Regular readers have heard me discuss the ongoing battle between "the powers that be" and truth sayers. TPTB make more money when markets are going up. They love the status quo. They love assumptions that you can plug into a spreadsheet and take to the bank. They love steadily rising markets that encourage consumers to spend. And, they especially love it when the public gets excited about stocks.
Most of us have heard it said, "if you're playing poker and you're not sure who the sucker is, you're the sucker. On Wall Street, small investors are the suckers. They're the last to get meaningful research. They're the last to be presented actionable ideas. And, they're the last to clue in when something is overpriced -- because they've been sold on the idea that it's the deal of a century.
If an investment is being offered to an individual investor, it's because institutional investors have already turned up their noses at it. When I was a newly minted stockbroker in my 20s, every other week the tax shelter product specialist would show up (with donuts!) and explain all about the next big thing being made available to our clients. Whether it was Greyhound buses, mini-warehouses or luxury hotels -- there were always glossy brochures, impressive pro-formas... and commissions. Big commissions.
Before long, someone would shout out "what's the yield to broker?" In other words, how much money can I make by peddling this crap? And, it was a lot. Typically, there was a 7-8% commission involved, of which brokers could keep 30-45%. So, a client who brought in $100K in response to an ad they saw during TV golf on Sunday would get fleeced for $8,000 on Monday. The broker could take home $3,000 at the end of the month. Three or four of these per month made for a pretty good living for a young master of the universe.
Best of all, these deals didn't go south the day after the closing. So, it took a while before the client realized how badly he'd been hosed. In the meantime, he'd sign up for several more of these sterling deals -- making the broker even more money. Eventually the deal would flop, the client would get pissed and either leave or sue (oops, guess he shouldn't have signed that arbitration agreement.)

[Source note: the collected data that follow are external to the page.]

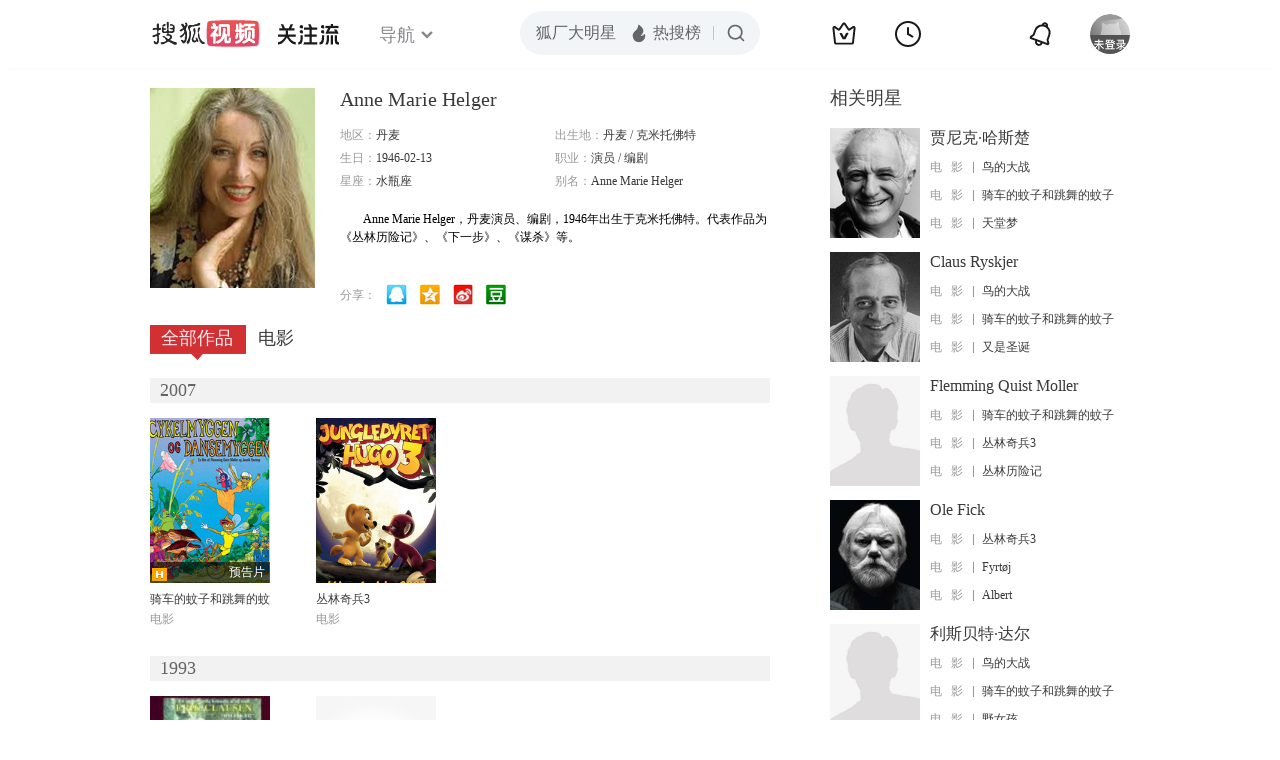

--- FILE ---
content_type: text/html;charset=UTF-8
request_url: https://score.my.tv.sohu.com/digg/get.do?type=442&vid=768549&callback=jQuery172013385008150579836_1768977659039&_=1768977661355
body_size: 120
content:
jQuery172013385008150579836_1768977659039({"vid":768549,"downCount":0,"statusText":"success but not exists","upCount":0,"pid":-1,"tvid":768549,"type":442,"status":200})

--- FILE ---
content_type: text/plain;charset=UTF-8
request_url: https://v4.passport.sohu.com/i/cookie/common?callback=passport4015_cb1768977662161&dfp=1768977662201&_=1768977662201
body_size: -298
content:
passport4015_cb1768977662161({"body":"","message":"Success","status":200})

--- FILE ---
content_type: text/javascript; charset=utf-8
request_url: https://hui.sohu.com/mum/ipqueryjp?callback=jsonp1768977658540&cookie=1768977658755&platform_source=pc&_=1768977658541
body_size: 27
content:
typeof jsonp1768977658540 === 'function' && jsonp1768977658540({
  "ext_ip": "3.14.150.254",
  "urls": []
});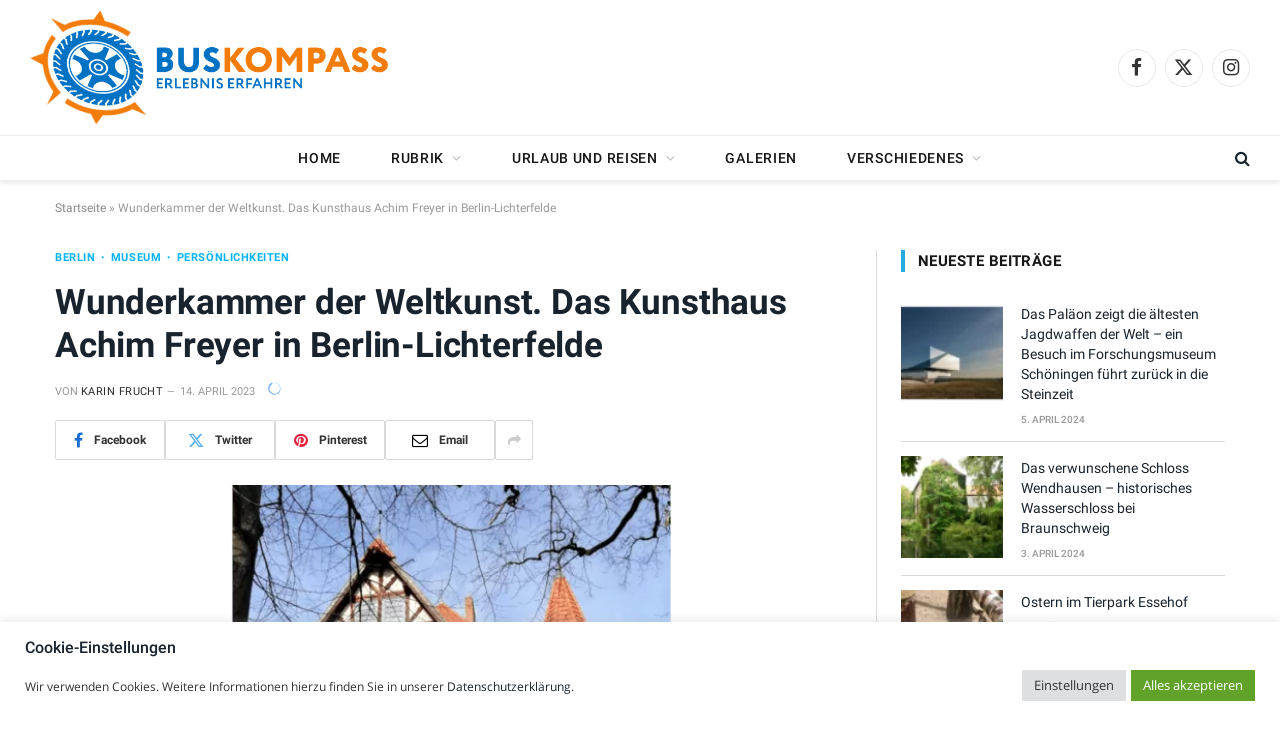

--- FILE ---
content_type: text/html; charset=UTF-8
request_url: https://buskompass.de/wp-admin/admin-ajax.php
body_size: -297
content:
{"post_id":12138,"counted":false,"storage":[],"type":"post"}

The broker would be sad to see him go, but was busy taking in more new customers who had yet to make their contributions to the cause. There came a point, when Sears bought Dean Witter ("how 'bout some stocks with those socks?") that it became apparent to many of us young Turks that the game had changed. We were in the business of selling stuff. And, our firms didn't care so much about clients leaving by the back door because so many were coming in the front.
I grew up watching my grandfather invest. As the treasurer of a major corporation who cut his teeth at the Pittsburgh Fed during the Depression, he knew his way around the world of finance. I thought it would be a noble calling -- helping investors achieve financial independence. When I realized during those first couple of years that I was simply a cog in the world of retailing, I lost all interest in being a stockbroker.
Are all stockbrokers snake oil salesmen? Nope. Some have figured out how to maintain their integrity and put their clients first, even if it means being hassled by the sales manager. But, if your broker is new and works for a firm that advertises a lot on TV, odds are he's a salesman -- not an investment advisor. Might be the smartest, nicest kid in the world -- but, still a salesman.
When he calls with a very special deal for a very special client -- 500 shares of Yelp! -- it's because he's been told by his sales manager it's a special opportunity. It's special because institutional investors won't touch it with a ten foot pole. And, the only reason [insert bulge bracket name here] was hired as an underwriter is because they happen to have thousands of other salesmen whose clients trust them when they call with a special deal. That means more money for the sellers. Period.
In this greater fool world in which we invest, it's entirely possible Yelp will make a lot of investors a lot of money. But, remember when your broker calls -- or when you see a politician or TV talking head doing their part to prop up the market -- the only ones sure to profit are the stock's sellers and the brokerage firms that do their bidding.